Tawanda Mugorogodo from Matikwa village in Chisumbanje believes the reason why most boreholes are breaking down is over-use as people and livestock now depend on a single water source.
“The same boreholes that we use for household needs has to cater for livestock and you find that from around midday to late evening, under such circumstances, rate of breakdown is high,” says Mugorogodo.
He adds that when a borehole breaks down, problems worsen as they would have to turn to other villages to get water but this has often results in clashes.
“Usually when a borehole breaks down, it takes time to repair and that is the time when we lose most of our cattle,” adds Mugorogodo.
An agricultural economist, Dr Richard Hove noted that livestock farming is a big enterprise that farmers ought to take seriously by apportioning enough land for livestock feeding.

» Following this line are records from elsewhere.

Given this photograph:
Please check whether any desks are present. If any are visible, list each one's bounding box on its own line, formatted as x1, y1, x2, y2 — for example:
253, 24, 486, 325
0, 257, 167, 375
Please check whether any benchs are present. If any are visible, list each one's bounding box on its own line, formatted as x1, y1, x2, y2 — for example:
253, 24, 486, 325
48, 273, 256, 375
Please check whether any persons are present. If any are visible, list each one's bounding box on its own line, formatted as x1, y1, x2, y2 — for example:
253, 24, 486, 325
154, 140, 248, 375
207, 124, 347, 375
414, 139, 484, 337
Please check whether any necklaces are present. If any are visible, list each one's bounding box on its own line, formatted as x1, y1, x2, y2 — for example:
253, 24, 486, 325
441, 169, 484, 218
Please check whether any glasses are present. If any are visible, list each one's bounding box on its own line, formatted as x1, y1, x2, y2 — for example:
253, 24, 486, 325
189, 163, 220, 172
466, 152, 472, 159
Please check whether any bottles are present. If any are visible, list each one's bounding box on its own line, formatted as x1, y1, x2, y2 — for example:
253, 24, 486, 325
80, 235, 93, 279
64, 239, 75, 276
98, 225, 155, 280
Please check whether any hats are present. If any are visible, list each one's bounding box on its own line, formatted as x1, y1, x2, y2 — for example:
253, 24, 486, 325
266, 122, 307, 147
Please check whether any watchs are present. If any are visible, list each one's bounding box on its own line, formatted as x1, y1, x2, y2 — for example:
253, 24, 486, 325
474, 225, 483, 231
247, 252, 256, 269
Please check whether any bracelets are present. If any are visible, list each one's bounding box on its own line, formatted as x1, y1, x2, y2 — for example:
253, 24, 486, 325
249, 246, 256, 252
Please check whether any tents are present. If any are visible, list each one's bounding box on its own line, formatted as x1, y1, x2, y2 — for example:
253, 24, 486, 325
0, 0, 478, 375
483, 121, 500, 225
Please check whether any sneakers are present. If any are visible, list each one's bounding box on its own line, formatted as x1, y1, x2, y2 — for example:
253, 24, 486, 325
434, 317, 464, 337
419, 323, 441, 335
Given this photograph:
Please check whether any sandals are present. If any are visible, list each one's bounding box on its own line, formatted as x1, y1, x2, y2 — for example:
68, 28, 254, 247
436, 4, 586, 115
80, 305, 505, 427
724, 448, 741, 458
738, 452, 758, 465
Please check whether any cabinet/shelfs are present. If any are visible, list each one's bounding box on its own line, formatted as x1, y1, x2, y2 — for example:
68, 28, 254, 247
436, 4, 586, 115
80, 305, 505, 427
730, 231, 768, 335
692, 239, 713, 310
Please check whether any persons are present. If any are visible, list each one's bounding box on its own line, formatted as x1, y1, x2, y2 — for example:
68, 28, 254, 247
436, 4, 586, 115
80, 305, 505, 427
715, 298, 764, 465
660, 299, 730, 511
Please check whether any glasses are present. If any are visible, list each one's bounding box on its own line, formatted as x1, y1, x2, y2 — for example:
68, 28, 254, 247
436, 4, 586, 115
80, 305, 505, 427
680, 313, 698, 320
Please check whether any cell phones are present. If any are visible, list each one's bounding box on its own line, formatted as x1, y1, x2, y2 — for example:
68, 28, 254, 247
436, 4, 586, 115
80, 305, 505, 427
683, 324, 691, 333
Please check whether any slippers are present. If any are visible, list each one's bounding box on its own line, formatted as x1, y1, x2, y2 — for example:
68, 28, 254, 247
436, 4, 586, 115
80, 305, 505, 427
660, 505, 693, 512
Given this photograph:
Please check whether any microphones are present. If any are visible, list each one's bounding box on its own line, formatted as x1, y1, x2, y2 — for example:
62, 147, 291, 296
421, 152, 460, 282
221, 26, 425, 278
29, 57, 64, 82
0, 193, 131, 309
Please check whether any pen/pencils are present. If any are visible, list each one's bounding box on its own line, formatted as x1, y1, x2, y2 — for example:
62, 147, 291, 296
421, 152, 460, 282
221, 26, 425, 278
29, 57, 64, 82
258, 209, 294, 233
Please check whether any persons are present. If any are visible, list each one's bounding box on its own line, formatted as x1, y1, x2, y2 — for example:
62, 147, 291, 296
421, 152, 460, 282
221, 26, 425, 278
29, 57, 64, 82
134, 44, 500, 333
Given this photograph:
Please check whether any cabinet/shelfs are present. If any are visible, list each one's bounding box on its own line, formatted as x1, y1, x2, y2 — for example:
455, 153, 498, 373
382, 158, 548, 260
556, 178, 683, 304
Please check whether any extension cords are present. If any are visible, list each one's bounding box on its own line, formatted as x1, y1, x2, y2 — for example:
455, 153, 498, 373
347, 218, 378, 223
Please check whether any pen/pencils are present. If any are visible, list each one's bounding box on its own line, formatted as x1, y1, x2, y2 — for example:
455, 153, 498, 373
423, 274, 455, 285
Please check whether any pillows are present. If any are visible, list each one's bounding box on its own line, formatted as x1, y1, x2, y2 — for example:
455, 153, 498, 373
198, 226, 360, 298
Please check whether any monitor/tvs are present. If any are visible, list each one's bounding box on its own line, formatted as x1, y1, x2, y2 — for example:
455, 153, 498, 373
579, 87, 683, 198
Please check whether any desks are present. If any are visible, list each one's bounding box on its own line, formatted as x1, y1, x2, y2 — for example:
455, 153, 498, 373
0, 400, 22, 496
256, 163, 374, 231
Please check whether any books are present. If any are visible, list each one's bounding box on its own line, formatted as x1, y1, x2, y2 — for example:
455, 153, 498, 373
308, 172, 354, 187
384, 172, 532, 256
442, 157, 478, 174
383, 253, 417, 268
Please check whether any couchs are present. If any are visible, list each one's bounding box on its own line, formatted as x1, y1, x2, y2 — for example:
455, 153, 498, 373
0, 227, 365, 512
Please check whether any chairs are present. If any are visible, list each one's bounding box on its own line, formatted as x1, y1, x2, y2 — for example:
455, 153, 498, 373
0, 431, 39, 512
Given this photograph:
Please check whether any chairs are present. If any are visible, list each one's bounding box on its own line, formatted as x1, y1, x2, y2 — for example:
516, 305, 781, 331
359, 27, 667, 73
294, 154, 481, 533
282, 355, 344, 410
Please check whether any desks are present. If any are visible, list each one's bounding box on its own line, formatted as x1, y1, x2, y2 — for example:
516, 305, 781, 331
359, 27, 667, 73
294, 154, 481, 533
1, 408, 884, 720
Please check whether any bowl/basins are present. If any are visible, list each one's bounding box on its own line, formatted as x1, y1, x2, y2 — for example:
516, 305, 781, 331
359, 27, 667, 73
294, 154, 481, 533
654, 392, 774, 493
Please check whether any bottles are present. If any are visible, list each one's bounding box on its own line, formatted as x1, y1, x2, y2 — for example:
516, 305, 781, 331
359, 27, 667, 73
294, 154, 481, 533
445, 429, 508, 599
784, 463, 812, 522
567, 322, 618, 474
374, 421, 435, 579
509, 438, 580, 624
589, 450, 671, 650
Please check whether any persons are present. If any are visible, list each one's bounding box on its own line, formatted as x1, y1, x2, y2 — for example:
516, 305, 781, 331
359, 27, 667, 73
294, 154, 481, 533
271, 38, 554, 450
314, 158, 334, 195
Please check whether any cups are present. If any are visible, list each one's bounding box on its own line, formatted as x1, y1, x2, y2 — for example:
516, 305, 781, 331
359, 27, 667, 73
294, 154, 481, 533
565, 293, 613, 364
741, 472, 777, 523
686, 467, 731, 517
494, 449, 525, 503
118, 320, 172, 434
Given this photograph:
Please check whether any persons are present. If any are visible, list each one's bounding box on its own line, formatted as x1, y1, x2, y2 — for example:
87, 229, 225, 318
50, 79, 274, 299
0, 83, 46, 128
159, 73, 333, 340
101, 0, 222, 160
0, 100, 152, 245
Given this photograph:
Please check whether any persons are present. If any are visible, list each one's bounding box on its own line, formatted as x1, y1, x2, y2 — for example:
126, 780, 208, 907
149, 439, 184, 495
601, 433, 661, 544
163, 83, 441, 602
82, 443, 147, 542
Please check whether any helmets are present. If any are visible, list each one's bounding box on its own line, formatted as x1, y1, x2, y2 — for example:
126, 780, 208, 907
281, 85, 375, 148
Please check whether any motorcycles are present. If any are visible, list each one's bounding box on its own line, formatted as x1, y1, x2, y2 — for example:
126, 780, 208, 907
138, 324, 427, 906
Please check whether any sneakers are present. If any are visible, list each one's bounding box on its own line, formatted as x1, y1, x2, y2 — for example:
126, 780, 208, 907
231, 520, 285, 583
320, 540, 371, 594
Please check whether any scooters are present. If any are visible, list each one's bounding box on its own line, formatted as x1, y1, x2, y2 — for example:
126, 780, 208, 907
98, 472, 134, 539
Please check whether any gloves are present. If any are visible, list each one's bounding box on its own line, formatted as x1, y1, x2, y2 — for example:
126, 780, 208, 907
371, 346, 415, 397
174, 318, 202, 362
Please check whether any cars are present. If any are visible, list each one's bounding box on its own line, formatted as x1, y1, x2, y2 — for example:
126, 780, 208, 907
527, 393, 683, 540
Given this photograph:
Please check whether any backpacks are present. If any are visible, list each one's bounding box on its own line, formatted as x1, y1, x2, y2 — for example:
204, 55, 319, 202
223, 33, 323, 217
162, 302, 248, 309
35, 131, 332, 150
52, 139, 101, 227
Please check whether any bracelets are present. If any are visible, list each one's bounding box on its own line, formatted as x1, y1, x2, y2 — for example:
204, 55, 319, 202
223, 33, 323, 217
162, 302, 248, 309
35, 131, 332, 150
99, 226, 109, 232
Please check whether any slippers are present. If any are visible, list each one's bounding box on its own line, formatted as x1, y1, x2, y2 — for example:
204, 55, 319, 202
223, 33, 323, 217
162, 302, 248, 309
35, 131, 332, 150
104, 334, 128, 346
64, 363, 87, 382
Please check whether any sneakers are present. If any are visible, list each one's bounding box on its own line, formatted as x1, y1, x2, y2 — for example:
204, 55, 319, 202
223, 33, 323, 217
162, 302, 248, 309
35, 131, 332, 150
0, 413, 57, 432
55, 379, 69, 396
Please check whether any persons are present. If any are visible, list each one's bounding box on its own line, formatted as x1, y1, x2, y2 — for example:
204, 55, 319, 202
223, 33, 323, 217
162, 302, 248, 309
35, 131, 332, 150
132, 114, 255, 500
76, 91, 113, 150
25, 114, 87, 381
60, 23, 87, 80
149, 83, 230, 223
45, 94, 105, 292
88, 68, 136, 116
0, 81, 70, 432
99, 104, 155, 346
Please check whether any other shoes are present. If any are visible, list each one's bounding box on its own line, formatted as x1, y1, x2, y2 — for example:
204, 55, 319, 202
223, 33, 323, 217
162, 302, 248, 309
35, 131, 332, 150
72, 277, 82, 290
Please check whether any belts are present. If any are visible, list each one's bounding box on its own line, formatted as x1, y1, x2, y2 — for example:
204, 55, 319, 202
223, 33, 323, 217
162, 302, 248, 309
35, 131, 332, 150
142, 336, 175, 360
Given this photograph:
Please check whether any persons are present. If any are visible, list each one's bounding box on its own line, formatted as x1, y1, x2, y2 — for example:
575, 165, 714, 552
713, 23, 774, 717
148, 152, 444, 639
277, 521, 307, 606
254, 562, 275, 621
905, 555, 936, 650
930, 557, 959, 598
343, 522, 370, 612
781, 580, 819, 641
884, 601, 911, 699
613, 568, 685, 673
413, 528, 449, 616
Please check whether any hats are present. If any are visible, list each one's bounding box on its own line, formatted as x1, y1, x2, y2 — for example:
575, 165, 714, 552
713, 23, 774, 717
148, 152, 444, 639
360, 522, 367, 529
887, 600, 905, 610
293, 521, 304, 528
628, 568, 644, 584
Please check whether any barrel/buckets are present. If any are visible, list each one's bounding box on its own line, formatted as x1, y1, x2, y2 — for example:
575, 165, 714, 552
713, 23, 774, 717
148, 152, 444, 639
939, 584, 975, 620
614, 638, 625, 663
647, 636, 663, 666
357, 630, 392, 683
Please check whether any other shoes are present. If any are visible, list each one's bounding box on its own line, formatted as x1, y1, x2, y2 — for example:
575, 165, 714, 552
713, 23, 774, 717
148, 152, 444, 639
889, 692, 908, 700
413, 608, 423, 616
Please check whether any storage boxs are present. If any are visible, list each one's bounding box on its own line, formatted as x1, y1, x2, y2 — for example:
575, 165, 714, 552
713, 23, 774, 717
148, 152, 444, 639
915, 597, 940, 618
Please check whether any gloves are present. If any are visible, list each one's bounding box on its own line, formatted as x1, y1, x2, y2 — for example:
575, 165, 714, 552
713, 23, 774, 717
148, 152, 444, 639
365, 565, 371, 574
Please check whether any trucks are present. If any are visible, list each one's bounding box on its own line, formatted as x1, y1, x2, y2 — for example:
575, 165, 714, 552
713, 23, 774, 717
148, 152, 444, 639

“Poor rains have become a routine especially in Lowveld areas and if they do not act, the situation may not change for the better any time soon, so it’s important for them to come up with mitigating measures so that they can protect their livestock,” said Dr Hove.
While efforts have to be made to ensure that Zimbabwe eradicates poverty and hunger, continued loss of livestock will actually make it difficult for any efforts by government to build communities’ capacity to be self-sustainable. And SDGs may remain but a paper tiger.